NO VEMOS LO QUE NO QUEREMOS VER

El Principito y la rosa

“Sólo vemos lo que queremos ver”, o sea que “No vemos lo que no queremos ver”.
Nos pasamos la vida filtrando de forma personal todo lo que nos ocurre y sucede y, aunque sólo nos percatamos de una pequeñísima parte, la llamamos “realidad”, pasando por alto que sólo es nuestra realidad y visión del mundo.

Patanjali dice en su Sutra I.4 que la aptitud para comprender el objeto se ve reemplazada por la concepción que la mente tiene de dicho objeto, o bien por una falta total de comprensión.

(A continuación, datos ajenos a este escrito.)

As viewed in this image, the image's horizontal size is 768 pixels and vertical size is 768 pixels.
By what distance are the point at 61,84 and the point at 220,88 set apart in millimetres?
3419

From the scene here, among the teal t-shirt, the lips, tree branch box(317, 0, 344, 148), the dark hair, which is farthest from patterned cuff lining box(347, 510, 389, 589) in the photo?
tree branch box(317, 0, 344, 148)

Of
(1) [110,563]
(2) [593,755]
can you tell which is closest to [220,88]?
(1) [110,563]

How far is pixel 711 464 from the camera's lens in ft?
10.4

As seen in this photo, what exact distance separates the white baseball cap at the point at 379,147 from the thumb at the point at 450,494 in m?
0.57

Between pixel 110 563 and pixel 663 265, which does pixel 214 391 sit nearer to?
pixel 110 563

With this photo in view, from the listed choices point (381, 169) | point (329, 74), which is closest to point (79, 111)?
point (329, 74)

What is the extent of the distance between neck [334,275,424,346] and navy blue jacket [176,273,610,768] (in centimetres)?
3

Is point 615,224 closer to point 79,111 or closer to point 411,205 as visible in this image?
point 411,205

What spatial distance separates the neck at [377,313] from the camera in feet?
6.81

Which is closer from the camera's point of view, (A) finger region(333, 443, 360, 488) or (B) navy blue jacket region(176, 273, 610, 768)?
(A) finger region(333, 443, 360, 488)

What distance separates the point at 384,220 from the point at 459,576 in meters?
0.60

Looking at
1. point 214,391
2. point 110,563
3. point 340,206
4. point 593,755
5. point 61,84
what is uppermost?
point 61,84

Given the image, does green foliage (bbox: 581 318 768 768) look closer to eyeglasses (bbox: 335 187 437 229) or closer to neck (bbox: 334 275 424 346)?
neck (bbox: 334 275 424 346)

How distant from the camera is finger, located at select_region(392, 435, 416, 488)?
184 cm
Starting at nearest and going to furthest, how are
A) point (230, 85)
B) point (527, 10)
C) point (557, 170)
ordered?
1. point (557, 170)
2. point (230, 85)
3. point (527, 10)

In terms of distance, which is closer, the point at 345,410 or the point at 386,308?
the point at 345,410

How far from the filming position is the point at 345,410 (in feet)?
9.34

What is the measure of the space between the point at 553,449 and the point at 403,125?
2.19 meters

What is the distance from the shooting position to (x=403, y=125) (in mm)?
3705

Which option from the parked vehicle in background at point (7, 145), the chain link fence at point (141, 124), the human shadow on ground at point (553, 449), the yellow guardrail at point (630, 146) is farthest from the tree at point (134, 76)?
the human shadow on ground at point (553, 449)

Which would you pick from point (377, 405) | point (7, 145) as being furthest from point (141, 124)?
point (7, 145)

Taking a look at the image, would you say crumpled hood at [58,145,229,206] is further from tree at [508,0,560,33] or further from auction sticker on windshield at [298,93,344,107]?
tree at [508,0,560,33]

En alguna entrada anterior menciono la frase “El afecto es una de las pocas cosas cotidianas que no depende sólo de lo que hagamos nosotros ni exclusivamente de nuestra decisión, sino de que efectivamente suceda”.Todo esto me ha generado preguntas que os dejo hoy aquí. ¿Creéis que si no tuvieramos necesidad de correr a defender una “realidad”, seríamos capaces de dar tiempo al objeto para que se nos presente, aquí y ahora, en su Verdadera forma? ¿Creéis que el afecto depende en igual medida de nosotros, el otro y el vínculo? ¿Creéis que nuestras ideas matan lo que en sí mismo es de otra forma?

Inma Ibáñez

“La utopía está en el horizonte. Camino dos pasos, ella se aleja dos pasos y el horizonte se corre diez pasos más allá. ¿Entonces para qué sirve la utopía? Para eso, sirve para caminar”. 

Eduardo Galeano

Un comentario en “NO VEMOS LO QUE NO QUEREMOS VER

  1. Pienso que llega un día que traspasamos otra realidad justo en aquel instante en que crecemos; nos hacemos mayores, dejamos atrás un mundo como más auténtico y virginal, vacio de todo conocimiento, solo producto de la experimentación más primaria. Y llegado ése momento de dejar atrás ése tiempo puro… aparece ésa realidad que nos montamos llena de anhelos, deseos, objetivos más o menos mundanos (de la Tierra, del mundo, de nuestra participación social). Por ello mi respuesta a la primera pregunta es que sí, que si diéramos tiempo al objeto aparecería su verdadera forma, su única y válida forma, su pureza, sin nuestra propia deformidad.Por ello, de la misma manera, el afecto no tendría ésa medida personal si no que sería en sí mismo afecto y no otra cosa hecha a nuestra medida, a nuestro modo de ver y en muchas ocasiones antojo de las cosas.Nuestras ideas no sólo matan, destruyen. Nuestras ideas por ser en sí mismas, nuestras, no dejan visionar la realidad más auténtica. Llegar a ella es un proceso lento. Cuando observamos una danza en lentitud cada uno de los gestos del bailarín desplaza el aire que existe en su espacio y es la lentitud y la calma la que nos hace ver todos los elementos (bailarín, gestos, aire, respiración). Detener el tiempo, hacer que exista, que aparezca en su mínima expresión es una manera de hacer realidad la forma única (esencial) de vida.Un fuerte abrazo,Montse.